Rapid action and long term efficacy and safety
VIDALTA results in rapid normalization of thyroxine and resolution of clinical signs of hyperthyroidism. Thyroxine may decrease back into the normal range in as little as 10 days after the start of treatment. In addition, clinical signs improved or resolved in almost all of the cats within a few weeks after starting treatment and remained stable thereafter. Adverse reactions were generally mild and transient and included gastrointestinal signs and alterations in clinical chemistry and hematology, such as increased urea and changes in white blood cell count. The success of this once daily treatment regime has been demonstrated in long-term clinical trials.* VIDALTA’s prolonged-release profile prevents pronounced peaks of the active metabolite, methimazole. Moreover the effects of methimazole are reversible and repeated dosing does not result in accumulation.
“Medical hyperthyroidism treatment available up until now was conventional tablets that had to be administered orally two or three times daily.

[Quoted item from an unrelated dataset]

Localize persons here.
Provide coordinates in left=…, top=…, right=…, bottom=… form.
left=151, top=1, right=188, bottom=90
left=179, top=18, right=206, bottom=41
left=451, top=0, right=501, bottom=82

As cats can be difficult to pill, reduction of the dosing frequency to once or even every other day (during maintenance) – as is possible with this new prolonged-release formulation – may have contributed to the good ease of administration reported by the cat owners in our studies”, explains Dr. Linda Horspool, BVMS, PhD, DipECVPT, MRCVS, global technical director of pharmaceuticals and parasiticides for companion animals at Merck Animal Health.
Solutions in veterinary endocrinology
“With VIDALTA, we bring an additional treatment choice to the veterinarian and complements its extensive range of solutions in veterinary endocrinology”, says Nicolas Renard. “Moreover, veterinarians can expect full technical support from Merck Animal Health in the management of feline hyperthyroidism”.
Hyperthyroidism is one of the most common hormonal conditions in cats. The main clinical signs include weight loss, restlessness, depression and apathy and aggression. The disease is common in middle-aged to older cats, without sex or breed predisposition. It requires either surgery, radiotherapy or life-long medical treatment, which has to be given on a regular basis. Today, cat owners expect their veterinarians to provide an effective and convenient treatment whenever their animal’s condition is compromised.